# Berm and/or French Drain Solution?? (Pictures Included)



## Allison1888 (Mar 16, 2008)

*drainage*

I think you have things covered, but I would check with your local building dept. to see if they have any regulations on tieing it into the water system. Was the French drain needed? Hard to say, but when it comes to water...better to have more protection then not enough. Do you also have a sump pump?


----------



## appleman01 (Mar 19, 2010)

I do not have a sump pump. If and only if my above gutters are clogged and we get 3-5 inches of flash rain will this water seap in through the foundation and walls on this side of the house. Even then, it's only 1 or 2 slow moving trickles into my basement drain. But I don't like it either way!

One thing I thought of is to preserve some of my work here and offer to install channel drains at my cost on the edge of my neighbors driveway and push it to the street with the rest of their driveway runoff.

We have a larger 8" PVC sub-surface drainage system that was installed by previous home owners that was tied into the storm sewer and with approrpriate permits. There are a few downspouts from my house and this neighbor that tie into it along with a few surface drains on the other end of my property.

So, you think I should cover up that drain and be on my way? I was primarily concerned about water trickling into the foundation through the drain and potentially pushing silt into my downspout drain line...thanks again.


----------



## AllanJ (Nov 24, 2007)

The surface ditch around the perimeter of your foundation and also roof downspouts should not be tied into a subsurface perimeter drain system (if any) where the surface water can fill the latter system. Also not into a septic system.

If it is usual and customary for downspouts to be tied into a lateral (feeder, usually underground) that goes into a city storm drain system, the perimeter ditch may also be routed there provided that the water does not catch in an underground perimeter drain system on the way down.

Water should not be ponding up against your house; if that happens you need to regrade things.

The small river that wraps down from your neighbor's needs to be rerouted, perhaps by construction of a "French drain" or swale on the property line.

* French drain (named after a country) -- Surface ditch or swale usually around the perimeter of a building. French drain (named after a person) -- Subsurface pipe (aka weeping tile) system usually around the perimeter of the foundation, either inside or outside, just below basement floor level.


----------



## handy man88 (Jan 23, 2007)

The first question is "where is the property line?"
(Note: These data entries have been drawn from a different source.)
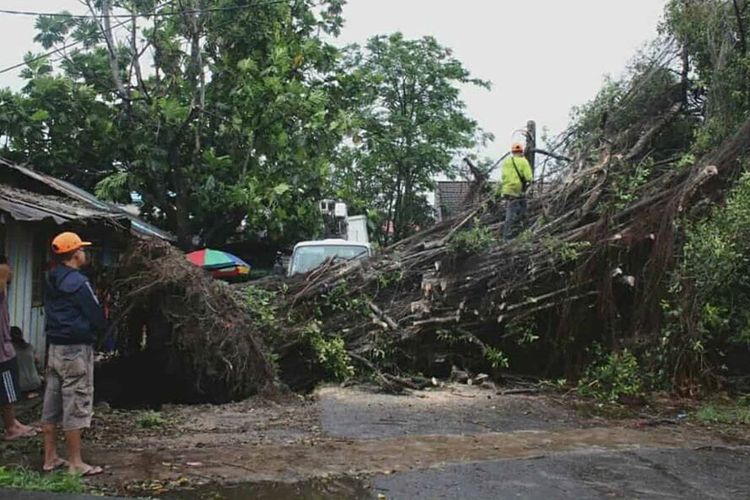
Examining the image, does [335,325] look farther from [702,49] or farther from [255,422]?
[702,49]

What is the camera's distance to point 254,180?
628 inches

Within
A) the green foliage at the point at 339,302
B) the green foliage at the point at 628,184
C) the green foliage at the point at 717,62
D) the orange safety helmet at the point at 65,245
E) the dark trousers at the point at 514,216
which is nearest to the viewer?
the orange safety helmet at the point at 65,245

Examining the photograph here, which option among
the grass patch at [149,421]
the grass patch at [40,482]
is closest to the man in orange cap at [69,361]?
the grass patch at [40,482]

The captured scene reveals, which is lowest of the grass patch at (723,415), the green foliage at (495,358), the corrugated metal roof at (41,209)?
the grass patch at (723,415)

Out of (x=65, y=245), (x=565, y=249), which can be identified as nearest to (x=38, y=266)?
(x=65, y=245)

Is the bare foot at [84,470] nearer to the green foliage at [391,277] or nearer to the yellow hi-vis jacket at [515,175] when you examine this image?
the green foliage at [391,277]

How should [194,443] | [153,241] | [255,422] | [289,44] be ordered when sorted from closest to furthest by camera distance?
1. [194,443]
2. [255,422]
3. [153,241]
4. [289,44]

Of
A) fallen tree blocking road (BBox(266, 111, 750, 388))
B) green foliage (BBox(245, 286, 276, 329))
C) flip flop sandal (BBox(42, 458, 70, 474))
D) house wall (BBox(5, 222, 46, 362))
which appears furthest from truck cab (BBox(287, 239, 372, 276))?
flip flop sandal (BBox(42, 458, 70, 474))

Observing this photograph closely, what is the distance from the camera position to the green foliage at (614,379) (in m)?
9.09

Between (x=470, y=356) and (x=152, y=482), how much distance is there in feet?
20.5

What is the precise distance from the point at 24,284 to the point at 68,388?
4310 millimetres

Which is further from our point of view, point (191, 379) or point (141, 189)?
point (141, 189)

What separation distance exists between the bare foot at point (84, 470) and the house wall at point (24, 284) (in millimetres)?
4144

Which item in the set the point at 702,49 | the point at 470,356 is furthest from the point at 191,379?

The first suggestion is "don't tie in your gutter downspouts to the drain unless the drain is a 10" diameter pipe.

If you can, I would dig a trench just in front of the footer of the retaining wall. That's where all the water is coming from. In this trench, I would put down gravel and then either corrugated piping with holes or pvc pipe with holes with a mesh screen over this and then more gravel. 

I lieu of this, I would put down several catch basins. 

Make sure the grade of the yard is towards this french drain. 

I would then run a dedicated pipe for your gutter downspouts.

Also, I would put a window well around that basement window and put a window well cover over it.


----------



## appleman01 (Mar 19, 2010)

All the gutter downspouts are already tied to an 8" drain that ties to the storm sewer. This new french drain will not carry ANY downspout water as this drain is upstream from all downspouts. I can let this new french drain outlet to daylight or tie it to the highest upstream downspout inlet into the 8" drain.

My property ends about 1-2 feet in front of this retaining wall. The river would have been closer to my house but I put a temporary berm in front of the ivy bed that used to span this entire area from my foundation. thanks again!


----------



## handy man88 (Jan 23, 2007)

I would also recommend pulling out those trees by your gutter before they get too big. That'll also allow grass to grow there.


----------



## AllanJ (Nov 24, 2007)

If you regraded the land to put a swale extending for many feet along the propertyh line, where would the river go?


----------



## handy man88 (Jan 23, 2007)

There seems to be a decent looking slope on the sunny side of the house.

It may be a good idea to put down a dry river bed.


----------



## appleman01 (Mar 19, 2010)

There is a good slope to the rear of the yard. I do have a dry creek bed in the rear that runs into the storm sewer where this water will ultimately end up. There are a few catch basins in the swale of the rear yard as well, tied to 8" PVC about 3-4ft below grade. Just wondering if I should try to capture this water and push it below grade into existing PVC I have below grade or run it on the surface....

thanks.


----------